So this is the weekend that I've been dreading for months. All of
the extracurriculars descended on us for an overly scheduled weekend.
I've secretly been calling it the 'weekend of the perfect storm'. Some
people can do it with style and grace. I on the other hand do not. I
prefer peaceful, freeform weekends where we can plan spontaneous trips
to the park with friends, and I can catch up on whatever didn't get
done during the week.
All that to say it was a "divide and conquer" kind of weekend.
Bleh.
But
you know what? I was wrong. Very wrong.

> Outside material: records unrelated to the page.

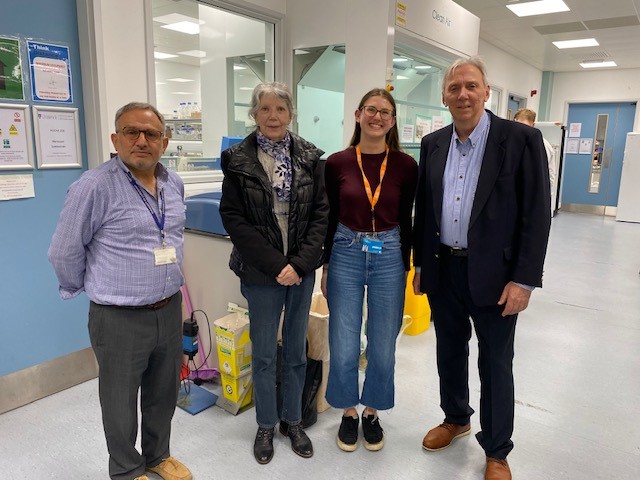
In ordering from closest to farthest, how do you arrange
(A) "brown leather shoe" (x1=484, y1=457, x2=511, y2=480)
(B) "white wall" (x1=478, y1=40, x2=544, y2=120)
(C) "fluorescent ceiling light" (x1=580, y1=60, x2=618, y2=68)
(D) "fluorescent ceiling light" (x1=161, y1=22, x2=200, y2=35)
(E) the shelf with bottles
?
1. (A) "brown leather shoe" (x1=484, y1=457, x2=511, y2=480)
2. (E) the shelf with bottles
3. (D) "fluorescent ceiling light" (x1=161, y1=22, x2=200, y2=35)
4. (B) "white wall" (x1=478, y1=40, x2=544, y2=120)
5. (C) "fluorescent ceiling light" (x1=580, y1=60, x2=618, y2=68)

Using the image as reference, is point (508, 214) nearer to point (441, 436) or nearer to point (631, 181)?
point (441, 436)

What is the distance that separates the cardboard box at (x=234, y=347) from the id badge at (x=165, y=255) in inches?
31.3

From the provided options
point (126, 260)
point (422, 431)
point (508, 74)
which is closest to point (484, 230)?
point (422, 431)

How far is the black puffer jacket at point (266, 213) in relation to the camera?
1847 mm

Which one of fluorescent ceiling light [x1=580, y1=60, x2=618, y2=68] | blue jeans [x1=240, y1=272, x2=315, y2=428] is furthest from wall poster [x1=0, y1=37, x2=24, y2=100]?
fluorescent ceiling light [x1=580, y1=60, x2=618, y2=68]

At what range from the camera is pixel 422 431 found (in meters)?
2.33

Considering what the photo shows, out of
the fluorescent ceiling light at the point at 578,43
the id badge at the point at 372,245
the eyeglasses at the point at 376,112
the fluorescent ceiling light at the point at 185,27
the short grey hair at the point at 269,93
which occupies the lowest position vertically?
the id badge at the point at 372,245

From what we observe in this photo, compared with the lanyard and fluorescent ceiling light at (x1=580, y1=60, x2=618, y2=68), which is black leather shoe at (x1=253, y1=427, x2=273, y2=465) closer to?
the lanyard

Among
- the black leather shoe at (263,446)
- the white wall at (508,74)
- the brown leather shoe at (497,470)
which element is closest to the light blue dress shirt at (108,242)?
the black leather shoe at (263,446)

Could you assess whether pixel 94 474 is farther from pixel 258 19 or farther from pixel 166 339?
pixel 258 19

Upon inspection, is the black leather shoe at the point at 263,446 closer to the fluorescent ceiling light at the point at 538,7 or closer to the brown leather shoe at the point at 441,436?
the brown leather shoe at the point at 441,436

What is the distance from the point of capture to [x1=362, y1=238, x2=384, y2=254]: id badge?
1939 mm

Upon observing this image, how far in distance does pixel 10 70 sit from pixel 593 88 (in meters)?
11.0

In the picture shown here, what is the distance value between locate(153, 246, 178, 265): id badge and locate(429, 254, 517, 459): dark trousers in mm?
1068
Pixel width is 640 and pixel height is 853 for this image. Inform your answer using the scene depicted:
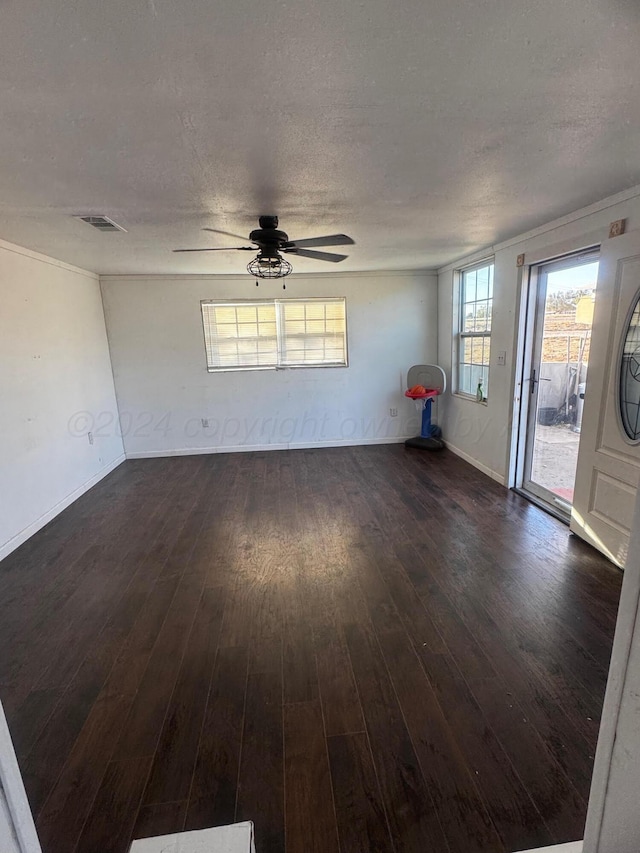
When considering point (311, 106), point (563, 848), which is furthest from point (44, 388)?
point (563, 848)

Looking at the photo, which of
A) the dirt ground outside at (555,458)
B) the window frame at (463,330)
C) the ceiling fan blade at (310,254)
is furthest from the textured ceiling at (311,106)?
the dirt ground outside at (555,458)

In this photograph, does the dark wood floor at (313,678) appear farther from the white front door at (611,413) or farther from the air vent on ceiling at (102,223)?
the air vent on ceiling at (102,223)

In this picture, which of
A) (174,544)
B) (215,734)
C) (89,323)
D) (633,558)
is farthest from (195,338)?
(633,558)

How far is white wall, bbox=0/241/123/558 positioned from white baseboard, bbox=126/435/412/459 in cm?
67

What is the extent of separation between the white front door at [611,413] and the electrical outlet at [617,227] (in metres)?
0.04

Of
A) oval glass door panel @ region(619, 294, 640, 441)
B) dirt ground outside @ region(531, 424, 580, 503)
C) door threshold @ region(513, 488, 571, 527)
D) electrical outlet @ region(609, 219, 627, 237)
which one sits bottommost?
door threshold @ region(513, 488, 571, 527)

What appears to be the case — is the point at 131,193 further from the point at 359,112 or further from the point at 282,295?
the point at 282,295

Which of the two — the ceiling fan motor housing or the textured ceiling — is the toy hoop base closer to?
the textured ceiling

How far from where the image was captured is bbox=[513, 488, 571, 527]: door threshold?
3182 mm

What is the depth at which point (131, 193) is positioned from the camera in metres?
2.16

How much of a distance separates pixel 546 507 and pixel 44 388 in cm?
454

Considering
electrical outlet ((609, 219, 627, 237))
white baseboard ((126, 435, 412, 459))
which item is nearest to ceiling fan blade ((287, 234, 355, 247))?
electrical outlet ((609, 219, 627, 237))

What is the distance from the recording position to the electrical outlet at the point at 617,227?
2.41 m

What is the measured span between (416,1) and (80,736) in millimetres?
2617
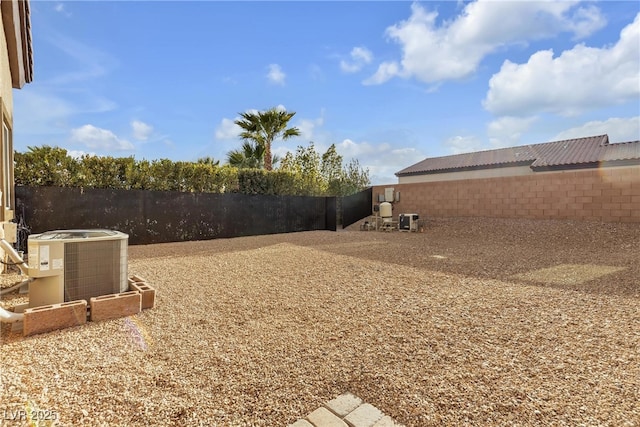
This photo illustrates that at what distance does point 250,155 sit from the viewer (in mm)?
12805

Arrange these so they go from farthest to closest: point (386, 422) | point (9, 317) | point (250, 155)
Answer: point (250, 155) < point (9, 317) < point (386, 422)

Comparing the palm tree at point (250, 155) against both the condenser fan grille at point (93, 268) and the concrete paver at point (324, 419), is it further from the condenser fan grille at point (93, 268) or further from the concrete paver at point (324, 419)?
the concrete paver at point (324, 419)

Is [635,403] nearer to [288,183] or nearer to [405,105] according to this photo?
[405,105]

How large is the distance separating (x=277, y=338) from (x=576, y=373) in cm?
186

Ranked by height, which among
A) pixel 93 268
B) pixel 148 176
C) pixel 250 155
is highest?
pixel 250 155

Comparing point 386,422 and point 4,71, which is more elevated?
point 4,71

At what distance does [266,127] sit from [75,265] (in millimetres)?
10868

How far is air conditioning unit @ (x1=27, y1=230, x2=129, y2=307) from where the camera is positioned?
90.7 inches

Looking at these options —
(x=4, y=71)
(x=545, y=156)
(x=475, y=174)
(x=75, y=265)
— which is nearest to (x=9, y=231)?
(x=75, y=265)

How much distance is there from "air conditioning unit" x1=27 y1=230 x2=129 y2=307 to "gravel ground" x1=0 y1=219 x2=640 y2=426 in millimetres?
341

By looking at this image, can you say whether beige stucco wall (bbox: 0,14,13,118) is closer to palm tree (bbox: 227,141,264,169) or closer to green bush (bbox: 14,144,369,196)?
green bush (bbox: 14,144,369,196)

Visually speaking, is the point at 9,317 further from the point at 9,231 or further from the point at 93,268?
the point at 9,231

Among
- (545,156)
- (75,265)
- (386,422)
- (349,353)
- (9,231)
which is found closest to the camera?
(386,422)

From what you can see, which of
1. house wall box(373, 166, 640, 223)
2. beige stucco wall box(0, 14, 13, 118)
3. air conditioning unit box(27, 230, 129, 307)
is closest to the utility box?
air conditioning unit box(27, 230, 129, 307)
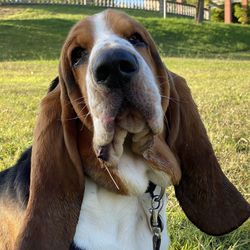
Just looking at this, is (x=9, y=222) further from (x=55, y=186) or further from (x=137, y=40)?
(x=137, y=40)

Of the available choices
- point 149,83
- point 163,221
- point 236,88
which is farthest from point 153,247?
point 236,88

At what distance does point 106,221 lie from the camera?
115 inches

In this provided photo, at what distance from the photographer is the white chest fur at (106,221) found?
9.52ft

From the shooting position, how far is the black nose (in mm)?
2479

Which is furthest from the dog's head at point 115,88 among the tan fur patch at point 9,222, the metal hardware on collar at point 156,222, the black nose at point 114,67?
the tan fur patch at point 9,222

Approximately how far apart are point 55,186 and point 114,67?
0.74 metres

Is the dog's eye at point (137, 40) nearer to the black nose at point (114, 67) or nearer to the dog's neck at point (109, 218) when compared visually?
the black nose at point (114, 67)

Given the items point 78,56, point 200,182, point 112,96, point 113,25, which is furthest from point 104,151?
point 200,182

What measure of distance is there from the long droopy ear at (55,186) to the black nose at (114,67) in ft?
1.50

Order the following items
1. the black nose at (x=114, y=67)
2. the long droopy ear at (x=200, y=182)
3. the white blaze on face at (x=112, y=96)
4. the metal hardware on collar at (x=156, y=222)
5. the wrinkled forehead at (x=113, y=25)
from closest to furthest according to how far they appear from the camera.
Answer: the black nose at (x=114, y=67), the white blaze on face at (x=112, y=96), the wrinkled forehead at (x=113, y=25), the metal hardware on collar at (x=156, y=222), the long droopy ear at (x=200, y=182)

I started to realize just how
wrong I was while goofing off with Alex as we waited for the results of
the design contest for the regional Pinewood Derby. 48 hours, entirely
way too many performances of the church musical, and a trip to the
symphony later, I was convinced.
This weekend that I
was so sure was designed by the enemy to turn me into a stressed out
tornado was really a gift. A weekend to reconnect with my oldest child,
and cherish him for who he is. And who he's becoming. To be totally
psyched about how much he loved that symphony performance, and to laugh
at him as he teased me in the grocery store.
He's been
through a crazy whirlwind this year, and he's been thrown into more
stressful situations than he ever signed up for. But he's taken it all
with grace and determination. He's a keeper that's for sure. And we're
so lucky to have him.
Sometimes the stress makes us forget to enjoy our children's shining moments.